***** KUTIPAN SUMBER *****

Hamba manapun pasti merindukan surga, sekalipun
ia seorang pendosa ulung, ahli maksiat, dan manusia yang hina. Tapi fitrahnya
sebagai seorang hamba pasti ingin kembali pada kampung asalnya, surga. Kelak ingin
bertemu kepada RabbNya. Sekalipun ia menyadari amalannya sering kali tidak
serupa dengan mimpi besarnya.
Bagaikan ingin memperoleh gaji besar tapi
bekerja asal-asalan. Bagaikan mendamba seseorang, tapi tidak menyampaikan
rasanya. Apa yang didapat? Hanya kata menyesal.
Sebagaimana seorang hamba yang mengaku cinta
pada Rabbnya, sehingga layak disebut sebagai hamba yang dirindukan Penciptanya.
Sayangnya ia tidak menyertakan bukti
yang cukup sebagai bukti cinta dan ketaatannya.
Banyak makhluk takut akan kematian, padahal itu
menjadi jalan untuk bertemu Tuhannya. Ketakutan itu beralasan, salah satunya
akibat amal yang dirasa belum cukup jika Allah memintanya untuk kembali
berpulang ke kampung halaman.
Sebenarnya rindu, tapi jiwa itu begitu malu
mengakuinya. Malu karena merasa diri masih penuh lumuran dosa. Bagaimana
mungkin bertemu Pencipta Yang Maha Mulia, sedangkan diri merasa sangat hina
dina.
Sekalipun kita sebagai pendosa ulung di atas
bumi ini…
Sesungguhnya, Kita bukanlah penduduk bumi. Kita adalah penduduk surga. Kita tidak berasal dari bumi, tapi kita
berasal dari surga.
Sebagamana Nabi Adam As lahir dan diciptakan di
surga, maka nanti anak-anak Nabi Adam pun akan pulang kembali ke Surga.
Maka sebagaimana pulang kampung di dunia yang
harus menyiapkan bekal dengan cukup. Seperti itulah yang pula kita lakukan
untuk menyiapkan bekal ke kampung halaman, akhirat.

*****

**SOAL LATIHAN:**
**A)** Perbarui bagian kutipan tentang kerinduan pada surga dari "Bagaikan ingin memperoleh" sampai "yang dirindukan Penciptanya." dengan mengganti "gaji besar" menjadi "upah tinggi".
**B)** Jawab pertanyaan berikut berdasarkan kutipan tentang kerinduan pada surga.
(i) Menurut kutipan itu, di mana Nabi Adam As lahir dan diciptakan?
(ii) Apa salah satu penyebab makhluk takut akan kematian?
(iii) Apa yang didapat oleh orang yang mendamba seseorang tetapi tidak menyampaikan rasanya?
Item-item berikut tidak digunakan dalam latihan ini.

***** INFORMASI YANG DIBERIKAN *****

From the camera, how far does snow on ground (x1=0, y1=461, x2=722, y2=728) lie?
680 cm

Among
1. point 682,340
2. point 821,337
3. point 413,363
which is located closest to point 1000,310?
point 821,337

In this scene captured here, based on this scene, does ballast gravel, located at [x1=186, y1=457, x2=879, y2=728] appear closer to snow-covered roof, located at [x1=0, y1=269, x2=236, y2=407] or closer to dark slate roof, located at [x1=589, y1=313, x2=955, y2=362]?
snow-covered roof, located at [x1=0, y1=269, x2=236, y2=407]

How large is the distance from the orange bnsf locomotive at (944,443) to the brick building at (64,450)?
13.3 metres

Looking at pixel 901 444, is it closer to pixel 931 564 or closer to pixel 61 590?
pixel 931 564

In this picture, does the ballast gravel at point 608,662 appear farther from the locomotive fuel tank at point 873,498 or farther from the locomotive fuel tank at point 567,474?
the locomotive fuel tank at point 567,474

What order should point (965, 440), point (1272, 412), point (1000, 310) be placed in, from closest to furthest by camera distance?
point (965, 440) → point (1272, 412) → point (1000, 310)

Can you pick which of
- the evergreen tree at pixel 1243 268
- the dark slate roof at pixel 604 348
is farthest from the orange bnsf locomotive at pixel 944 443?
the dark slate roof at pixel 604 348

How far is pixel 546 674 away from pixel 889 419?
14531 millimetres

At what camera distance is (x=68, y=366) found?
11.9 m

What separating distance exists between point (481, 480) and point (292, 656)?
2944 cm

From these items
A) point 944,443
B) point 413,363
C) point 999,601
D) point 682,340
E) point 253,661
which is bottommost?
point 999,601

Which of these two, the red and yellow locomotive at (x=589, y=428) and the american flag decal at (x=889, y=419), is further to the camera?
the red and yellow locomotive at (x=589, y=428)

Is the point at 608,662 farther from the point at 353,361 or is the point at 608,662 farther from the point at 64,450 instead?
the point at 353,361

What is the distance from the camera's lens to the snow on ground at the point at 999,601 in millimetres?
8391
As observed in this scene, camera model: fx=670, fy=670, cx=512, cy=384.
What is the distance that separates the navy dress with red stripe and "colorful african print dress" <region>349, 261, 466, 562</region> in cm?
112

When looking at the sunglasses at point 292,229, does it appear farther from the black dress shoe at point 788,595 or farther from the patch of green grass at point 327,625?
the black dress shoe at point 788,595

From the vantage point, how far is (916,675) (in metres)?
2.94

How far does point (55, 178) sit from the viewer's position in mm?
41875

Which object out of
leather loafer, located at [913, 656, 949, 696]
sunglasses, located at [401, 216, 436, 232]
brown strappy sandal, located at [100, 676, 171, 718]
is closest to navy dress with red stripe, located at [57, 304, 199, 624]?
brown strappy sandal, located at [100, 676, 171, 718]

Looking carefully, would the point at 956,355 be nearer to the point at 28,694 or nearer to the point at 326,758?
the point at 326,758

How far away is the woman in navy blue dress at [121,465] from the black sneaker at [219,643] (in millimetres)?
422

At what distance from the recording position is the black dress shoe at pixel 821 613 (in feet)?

*****

**JAWABAN BERURUTAN:**
**A)**
Bagaikan ingin memperoleh upah tinggi tapi
bekerja asal-asalan. Bagaikan mendamba seseorang, tapi tidak menyampaikan
rasanya. Apa yang didapat? Hanya kata menyesal.
Sebagaimana seorang hamba yang mengaku cinta
pada Rabbnya, sehingga layak disebut sebagai hamba yang dirindukan Penciptanya.

**B)**
(i) Di surga.
(ii) Amal yang dirasa belum cukup jika Allah memintanya untuk kembali berpulang ke kampung halaman.
(iii) Hanya kata menyesal.